Potential drugs for AMD treatment identified using stem-cell based research

pharmafile | December 16, 2021 | News story | Business Services  

Researchers at the National Institutes of Health (NIH) have identified two drug candidates to slow dry age-related macular degeneration (AMD), using a stem-cell-derived model. This is among the first studies demonstrating the potential of dish-based models to replicate the phenotype (characteristics) of a complex disease, as opposed to diseases caused by a single mutation.

The researchers used the model to screen drugs, in order to examine their potential in slowing or halting disease progression. The researchers screened over 1,200 drugs from a library of pharmacological agents tested for a range of other conditions.

Two drugs prevented the model from developing key phenotypes. These phenotypes were the accumulation of drusen, which are deposits in the retina; and the atrophy of retinal pigment epithelium (RPE) cells. In AMD, RPE cells shrink and die, and loss of RPE leads to the death of photoreceptors in the retina. This in turn leads to the loss of vision. The findings of this research also shed light into how genetic variants affect AMD development.

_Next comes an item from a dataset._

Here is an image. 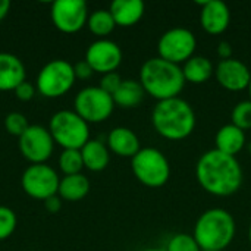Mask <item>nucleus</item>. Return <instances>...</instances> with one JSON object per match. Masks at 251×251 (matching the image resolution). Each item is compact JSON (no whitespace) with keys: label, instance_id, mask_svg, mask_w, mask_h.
I'll list each match as a JSON object with an SVG mask.
<instances>
[{"label":"nucleus","instance_id":"72a5a7b5","mask_svg":"<svg viewBox=\"0 0 251 251\" xmlns=\"http://www.w3.org/2000/svg\"><path fill=\"white\" fill-rule=\"evenodd\" d=\"M218 54H219L221 60L231 59L232 57V46L228 41H221L218 44Z\"/></svg>","mask_w":251,"mask_h":251},{"label":"nucleus","instance_id":"ddd939ff","mask_svg":"<svg viewBox=\"0 0 251 251\" xmlns=\"http://www.w3.org/2000/svg\"><path fill=\"white\" fill-rule=\"evenodd\" d=\"M85 60L97 74L104 75L109 72H116L122 63V50L115 41L99 38L88 46L85 51Z\"/></svg>","mask_w":251,"mask_h":251},{"label":"nucleus","instance_id":"1a4fd4ad","mask_svg":"<svg viewBox=\"0 0 251 251\" xmlns=\"http://www.w3.org/2000/svg\"><path fill=\"white\" fill-rule=\"evenodd\" d=\"M197 47V38L188 28L175 26L165 31L157 41L159 57L179 65H184L190 57L194 56Z\"/></svg>","mask_w":251,"mask_h":251},{"label":"nucleus","instance_id":"473e14b6","mask_svg":"<svg viewBox=\"0 0 251 251\" xmlns=\"http://www.w3.org/2000/svg\"><path fill=\"white\" fill-rule=\"evenodd\" d=\"M62 199L56 194V196H53V197H49L47 200H44L43 203H44V207H46V210L49 212V213H57L60 209H62Z\"/></svg>","mask_w":251,"mask_h":251},{"label":"nucleus","instance_id":"393cba45","mask_svg":"<svg viewBox=\"0 0 251 251\" xmlns=\"http://www.w3.org/2000/svg\"><path fill=\"white\" fill-rule=\"evenodd\" d=\"M59 169L62 171L63 176L81 174L84 169L81 150H62L59 156Z\"/></svg>","mask_w":251,"mask_h":251},{"label":"nucleus","instance_id":"20e7f679","mask_svg":"<svg viewBox=\"0 0 251 251\" xmlns=\"http://www.w3.org/2000/svg\"><path fill=\"white\" fill-rule=\"evenodd\" d=\"M193 237L201 251H225L235 237V219L222 207L209 209L197 219Z\"/></svg>","mask_w":251,"mask_h":251},{"label":"nucleus","instance_id":"f8f14e48","mask_svg":"<svg viewBox=\"0 0 251 251\" xmlns=\"http://www.w3.org/2000/svg\"><path fill=\"white\" fill-rule=\"evenodd\" d=\"M88 6L84 0H56L50 7L53 25L65 34L81 31L88 21Z\"/></svg>","mask_w":251,"mask_h":251},{"label":"nucleus","instance_id":"b1692460","mask_svg":"<svg viewBox=\"0 0 251 251\" xmlns=\"http://www.w3.org/2000/svg\"><path fill=\"white\" fill-rule=\"evenodd\" d=\"M87 26L94 35H97L99 38H104L115 29L116 24L109 9H97L90 13Z\"/></svg>","mask_w":251,"mask_h":251},{"label":"nucleus","instance_id":"c85d7f7f","mask_svg":"<svg viewBox=\"0 0 251 251\" xmlns=\"http://www.w3.org/2000/svg\"><path fill=\"white\" fill-rule=\"evenodd\" d=\"M16 213L7 206H0V241H4L9 237H12V234L16 229Z\"/></svg>","mask_w":251,"mask_h":251},{"label":"nucleus","instance_id":"a211bd4d","mask_svg":"<svg viewBox=\"0 0 251 251\" xmlns=\"http://www.w3.org/2000/svg\"><path fill=\"white\" fill-rule=\"evenodd\" d=\"M246 146V131L240 129L234 124H226L221 126L215 135V149L224 154L234 156L244 149Z\"/></svg>","mask_w":251,"mask_h":251},{"label":"nucleus","instance_id":"7c9ffc66","mask_svg":"<svg viewBox=\"0 0 251 251\" xmlns=\"http://www.w3.org/2000/svg\"><path fill=\"white\" fill-rule=\"evenodd\" d=\"M13 93H15V96H16L18 100H21V101H29V100L35 96L37 88H35V85L31 84L29 81H24V82H21V84L13 90Z\"/></svg>","mask_w":251,"mask_h":251},{"label":"nucleus","instance_id":"5701e85b","mask_svg":"<svg viewBox=\"0 0 251 251\" xmlns=\"http://www.w3.org/2000/svg\"><path fill=\"white\" fill-rule=\"evenodd\" d=\"M146 96V91L140 81L137 79H124L118 91L112 96L115 106L122 109L137 107Z\"/></svg>","mask_w":251,"mask_h":251},{"label":"nucleus","instance_id":"4468645a","mask_svg":"<svg viewBox=\"0 0 251 251\" xmlns=\"http://www.w3.org/2000/svg\"><path fill=\"white\" fill-rule=\"evenodd\" d=\"M215 75L221 87L228 91H243L249 88L251 71L249 66L238 59H225L216 65Z\"/></svg>","mask_w":251,"mask_h":251},{"label":"nucleus","instance_id":"4c0bfd02","mask_svg":"<svg viewBox=\"0 0 251 251\" xmlns=\"http://www.w3.org/2000/svg\"><path fill=\"white\" fill-rule=\"evenodd\" d=\"M249 240H250V244H251V222H250V226H249Z\"/></svg>","mask_w":251,"mask_h":251},{"label":"nucleus","instance_id":"2f4dec72","mask_svg":"<svg viewBox=\"0 0 251 251\" xmlns=\"http://www.w3.org/2000/svg\"><path fill=\"white\" fill-rule=\"evenodd\" d=\"M74 72H75V78L76 79H81V81H85V79H90L94 74L93 68L88 65V62L84 59L81 62H76L74 65Z\"/></svg>","mask_w":251,"mask_h":251},{"label":"nucleus","instance_id":"39448f33","mask_svg":"<svg viewBox=\"0 0 251 251\" xmlns=\"http://www.w3.org/2000/svg\"><path fill=\"white\" fill-rule=\"evenodd\" d=\"M54 144L63 150H81L90 138V125L75 110H59L49 122Z\"/></svg>","mask_w":251,"mask_h":251},{"label":"nucleus","instance_id":"f3484780","mask_svg":"<svg viewBox=\"0 0 251 251\" xmlns=\"http://www.w3.org/2000/svg\"><path fill=\"white\" fill-rule=\"evenodd\" d=\"M107 149L119 157H134L140 150V140L137 134L126 126H116L107 135Z\"/></svg>","mask_w":251,"mask_h":251},{"label":"nucleus","instance_id":"412c9836","mask_svg":"<svg viewBox=\"0 0 251 251\" xmlns=\"http://www.w3.org/2000/svg\"><path fill=\"white\" fill-rule=\"evenodd\" d=\"M88 193H90V179L85 175L76 174V175H68L60 178L57 196L62 200L76 203L85 199Z\"/></svg>","mask_w":251,"mask_h":251},{"label":"nucleus","instance_id":"f704fd0d","mask_svg":"<svg viewBox=\"0 0 251 251\" xmlns=\"http://www.w3.org/2000/svg\"><path fill=\"white\" fill-rule=\"evenodd\" d=\"M10 9V1L9 0H0V22L7 16Z\"/></svg>","mask_w":251,"mask_h":251},{"label":"nucleus","instance_id":"c9c22d12","mask_svg":"<svg viewBox=\"0 0 251 251\" xmlns=\"http://www.w3.org/2000/svg\"><path fill=\"white\" fill-rule=\"evenodd\" d=\"M143 251H165V249H157V247H150V249H146Z\"/></svg>","mask_w":251,"mask_h":251},{"label":"nucleus","instance_id":"0eeeda50","mask_svg":"<svg viewBox=\"0 0 251 251\" xmlns=\"http://www.w3.org/2000/svg\"><path fill=\"white\" fill-rule=\"evenodd\" d=\"M75 81L74 65L65 59H53L40 69L35 88L46 99H59L72 90Z\"/></svg>","mask_w":251,"mask_h":251},{"label":"nucleus","instance_id":"f03ea898","mask_svg":"<svg viewBox=\"0 0 251 251\" xmlns=\"http://www.w3.org/2000/svg\"><path fill=\"white\" fill-rule=\"evenodd\" d=\"M154 131L171 141H181L190 137L196 128V113L193 106L181 99L157 101L151 112Z\"/></svg>","mask_w":251,"mask_h":251},{"label":"nucleus","instance_id":"4be33fe9","mask_svg":"<svg viewBox=\"0 0 251 251\" xmlns=\"http://www.w3.org/2000/svg\"><path fill=\"white\" fill-rule=\"evenodd\" d=\"M182 74L185 78V82L191 84H203L210 79V76L215 74V66L212 60L206 56H193L190 57L182 66Z\"/></svg>","mask_w":251,"mask_h":251},{"label":"nucleus","instance_id":"6ab92c4d","mask_svg":"<svg viewBox=\"0 0 251 251\" xmlns=\"http://www.w3.org/2000/svg\"><path fill=\"white\" fill-rule=\"evenodd\" d=\"M116 26H132L141 21L146 6L141 0H115L109 7Z\"/></svg>","mask_w":251,"mask_h":251},{"label":"nucleus","instance_id":"aec40b11","mask_svg":"<svg viewBox=\"0 0 251 251\" xmlns=\"http://www.w3.org/2000/svg\"><path fill=\"white\" fill-rule=\"evenodd\" d=\"M81 156L84 168L91 172L104 171L110 162V151L107 149V144H104L100 140H90L81 149Z\"/></svg>","mask_w":251,"mask_h":251},{"label":"nucleus","instance_id":"423d86ee","mask_svg":"<svg viewBox=\"0 0 251 251\" xmlns=\"http://www.w3.org/2000/svg\"><path fill=\"white\" fill-rule=\"evenodd\" d=\"M131 169L135 178L149 188H160L171 178L168 157L154 147L141 149L131 159Z\"/></svg>","mask_w":251,"mask_h":251},{"label":"nucleus","instance_id":"2eb2a0df","mask_svg":"<svg viewBox=\"0 0 251 251\" xmlns=\"http://www.w3.org/2000/svg\"><path fill=\"white\" fill-rule=\"evenodd\" d=\"M199 4L201 6V12H200L201 28L210 35H218L225 32L231 22V12L228 4L222 0H204V1H199Z\"/></svg>","mask_w":251,"mask_h":251},{"label":"nucleus","instance_id":"c756f323","mask_svg":"<svg viewBox=\"0 0 251 251\" xmlns=\"http://www.w3.org/2000/svg\"><path fill=\"white\" fill-rule=\"evenodd\" d=\"M122 81L124 79L121 78V75L118 72H109V74L101 75V79H100V85L99 87L103 91H106L107 94L113 96L118 91V88L121 87Z\"/></svg>","mask_w":251,"mask_h":251},{"label":"nucleus","instance_id":"f257e3e1","mask_svg":"<svg viewBox=\"0 0 251 251\" xmlns=\"http://www.w3.org/2000/svg\"><path fill=\"white\" fill-rule=\"evenodd\" d=\"M196 176L204 191L218 197L232 196L243 185V168L237 157L216 149L206 151L199 159Z\"/></svg>","mask_w":251,"mask_h":251},{"label":"nucleus","instance_id":"dca6fc26","mask_svg":"<svg viewBox=\"0 0 251 251\" xmlns=\"http://www.w3.org/2000/svg\"><path fill=\"white\" fill-rule=\"evenodd\" d=\"M26 71L22 60L7 51H0V91H13L26 81Z\"/></svg>","mask_w":251,"mask_h":251},{"label":"nucleus","instance_id":"9d476101","mask_svg":"<svg viewBox=\"0 0 251 251\" xmlns=\"http://www.w3.org/2000/svg\"><path fill=\"white\" fill-rule=\"evenodd\" d=\"M59 182L60 178L57 172L47 163L29 165L21 176V185L25 194L41 201L57 194Z\"/></svg>","mask_w":251,"mask_h":251},{"label":"nucleus","instance_id":"58836bf2","mask_svg":"<svg viewBox=\"0 0 251 251\" xmlns=\"http://www.w3.org/2000/svg\"><path fill=\"white\" fill-rule=\"evenodd\" d=\"M250 156H251V143H250Z\"/></svg>","mask_w":251,"mask_h":251},{"label":"nucleus","instance_id":"bb28decb","mask_svg":"<svg viewBox=\"0 0 251 251\" xmlns=\"http://www.w3.org/2000/svg\"><path fill=\"white\" fill-rule=\"evenodd\" d=\"M4 129L7 134L13 135V137H21L29 126V122L26 119V116L21 112H10L6 115L4 118Z\"/></svg>","mask_w":251,"mask_h":251},{"label":"nucleus","instance_id":"a878e982","mask_svg":"<svg viewBox=\"0 0 251 251\" xmlns=\"http://www.w3.org/2000/svg\"><path fill=\"white\" fill-rule=\"evenodd\" d=\"M231 119L235 126H238L243 131L251 129V101L250 100H243L237 103L232 109Z\"/></svg>","mask_w":251,"mask_h":251},{"label":"nucleus","instance_id":"e433bc0d","mask_svg":"<svg viewBox=\"0 0 251 251\" xmlns=\"http://www.w3.org/2000/svg\"><path fill=\"white\" fill-rule=\"evenodd\" d=\"M247 90H249V96H250V99H249V100L251 101V79H250V84H249V88H247Z\"/></svg>","mask_w":251,"mask_h":251},{"label":"nucleus","instance_id":"6e6552de","mask_svg":"<svg viewBox=\"0 0 251 251\" xmlns=\"http://www.w3.org/2000/svg\"><path fill=\"white\" fill-rule=\"evenodd\" d=\"M115 101L110 94L97 87H85L78 91L74 99V110L90 125L100 124L110 118L115 109Z\"/></svg>","mask_w":251,"mask_h":251},{"label":"nucleus","instance_id":"cd10ccee","mask_svg":"<svg viewBox=\"0 0 251 251\" xmlns=\"http://www.w3.org/2000/svg\"><path fill=\"white\" fill-rule=\"evenodd\" d=\"M165 251H201L200 246L190 234H175L168 241Z\"/></svg>","mask_w":251,"mask_h":251},{"label":"nucleus","instance_id":"7ed1b4c3","mask_svg":"<svg viewBox=\"0 0 251 251\" xmlns=\"http://www.w3.org/2000/svg\"><path fill=\"white\" fill-rule=\"evenodd\" d=\"M140 84L146 94L157 101L179 97L185 85V78L179 65L162 57L147 59L140 69Z\"/></svg>","mask_w":251,"mask_h":251},{"label":"nucleus","instance_id":"9b49d317","mask_svg":"<svg viewBox=\"0 0 251 251\" xmlns=\"http://www.w3.org/2000/svg\"><path fill=\"white\" fill-rule=\"evenodd\" d=\"M18 147L25 160L31 165H41L51 157L54 141L49 128L43 125H29L18 138Z\"/></svg>","mask_w":251,"mask_h":251}]
</instances>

AMD is a leading cause of blindness, for which there is currently no treatment. The causes of AMD involve a combination of genetic factors, aging, and behaviour-related risk factors such as smoking and diet, not yet fully understood. Scientists from the National Eye Institute, part of the NIH, published their findings on 15 December in Nature Communications.

“This stem-cell-derived model of dry AMD is a game-changer. Scientists have struggled to unravel this incredibly complex disease, and this model could prove to be invaluable for understanding the causes of AMD and discovering new therapies,” shared Michael F. Chiang, MD, and director of the NEI.